■ TO DO
Please recast the lines of the data below, starting at the line containing "In this photo, how would" and ending at the line containing "be ranked from farthest to nearest?", as a JSON list of strings with one string per line and blank lines omitted.

(Records)

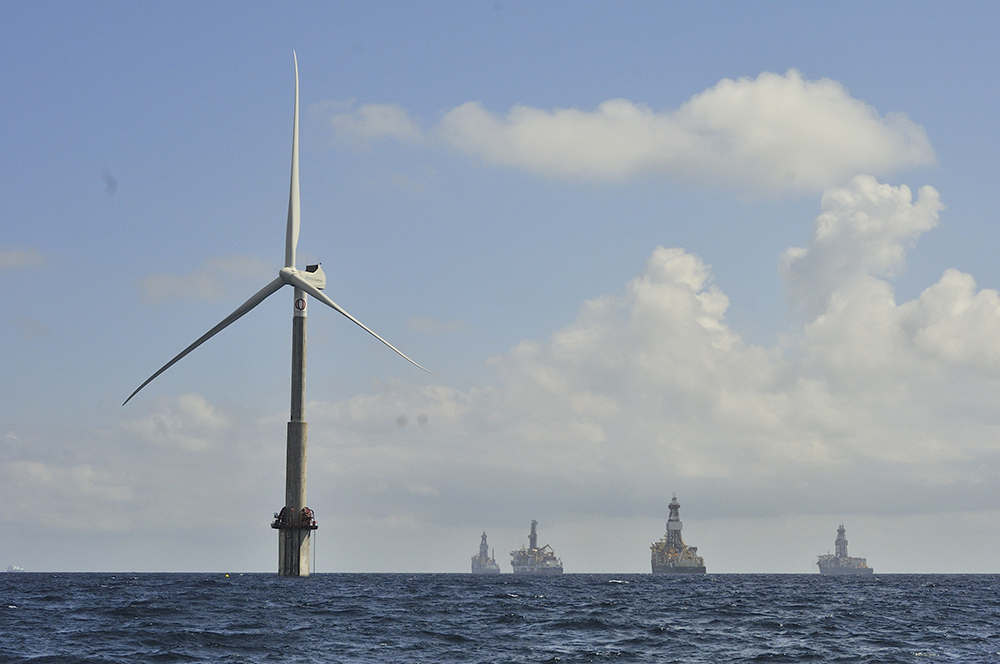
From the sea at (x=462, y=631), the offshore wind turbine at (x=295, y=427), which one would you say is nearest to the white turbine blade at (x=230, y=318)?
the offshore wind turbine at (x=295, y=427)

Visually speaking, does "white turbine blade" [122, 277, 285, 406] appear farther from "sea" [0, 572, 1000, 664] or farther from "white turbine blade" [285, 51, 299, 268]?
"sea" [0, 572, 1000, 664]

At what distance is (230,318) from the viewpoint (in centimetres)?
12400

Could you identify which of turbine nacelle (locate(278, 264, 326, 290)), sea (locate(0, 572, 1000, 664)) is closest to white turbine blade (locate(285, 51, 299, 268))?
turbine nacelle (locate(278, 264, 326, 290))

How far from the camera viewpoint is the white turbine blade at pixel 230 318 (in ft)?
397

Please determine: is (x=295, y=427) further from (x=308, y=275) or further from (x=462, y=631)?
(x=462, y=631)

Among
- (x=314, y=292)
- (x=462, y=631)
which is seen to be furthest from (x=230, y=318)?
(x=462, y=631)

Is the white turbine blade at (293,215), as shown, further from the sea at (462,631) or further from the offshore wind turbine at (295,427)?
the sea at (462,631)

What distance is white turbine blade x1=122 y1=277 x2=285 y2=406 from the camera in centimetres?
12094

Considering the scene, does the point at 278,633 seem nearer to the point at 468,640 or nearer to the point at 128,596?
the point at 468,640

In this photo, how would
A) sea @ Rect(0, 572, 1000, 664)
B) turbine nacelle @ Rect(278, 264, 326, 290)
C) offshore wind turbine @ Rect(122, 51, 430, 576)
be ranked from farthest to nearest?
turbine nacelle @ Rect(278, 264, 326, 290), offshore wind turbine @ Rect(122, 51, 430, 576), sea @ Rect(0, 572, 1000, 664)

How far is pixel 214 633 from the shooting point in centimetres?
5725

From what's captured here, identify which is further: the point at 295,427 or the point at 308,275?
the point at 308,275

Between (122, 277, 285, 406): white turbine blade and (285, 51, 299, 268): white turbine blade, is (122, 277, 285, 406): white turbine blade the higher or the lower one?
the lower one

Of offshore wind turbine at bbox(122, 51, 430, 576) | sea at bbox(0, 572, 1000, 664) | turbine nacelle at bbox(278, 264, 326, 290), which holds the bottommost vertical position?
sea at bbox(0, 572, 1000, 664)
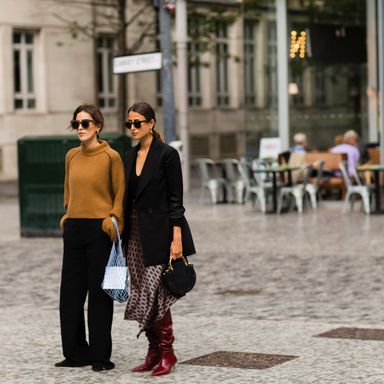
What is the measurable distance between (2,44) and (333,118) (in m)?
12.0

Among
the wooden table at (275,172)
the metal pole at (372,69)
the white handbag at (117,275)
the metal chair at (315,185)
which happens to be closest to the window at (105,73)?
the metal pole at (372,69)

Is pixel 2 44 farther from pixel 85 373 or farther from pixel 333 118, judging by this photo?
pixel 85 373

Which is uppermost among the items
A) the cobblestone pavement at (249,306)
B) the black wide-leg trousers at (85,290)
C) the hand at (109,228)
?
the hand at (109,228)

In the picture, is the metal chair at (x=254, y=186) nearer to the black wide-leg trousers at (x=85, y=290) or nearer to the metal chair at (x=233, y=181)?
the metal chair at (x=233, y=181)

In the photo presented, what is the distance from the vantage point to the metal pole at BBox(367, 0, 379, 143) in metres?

■ THE RESULT
[
  "In this photo, how would",
  "A) sea @ Rect(0, 572, 1000, 664)",
  "B) turbine nacelle @ Rect(278, 264, 326, 290)",
  "C) offshore wind turbine @ Rect(122, 51, 430, 576)",
  "be ranked from farthest to nearest?"
]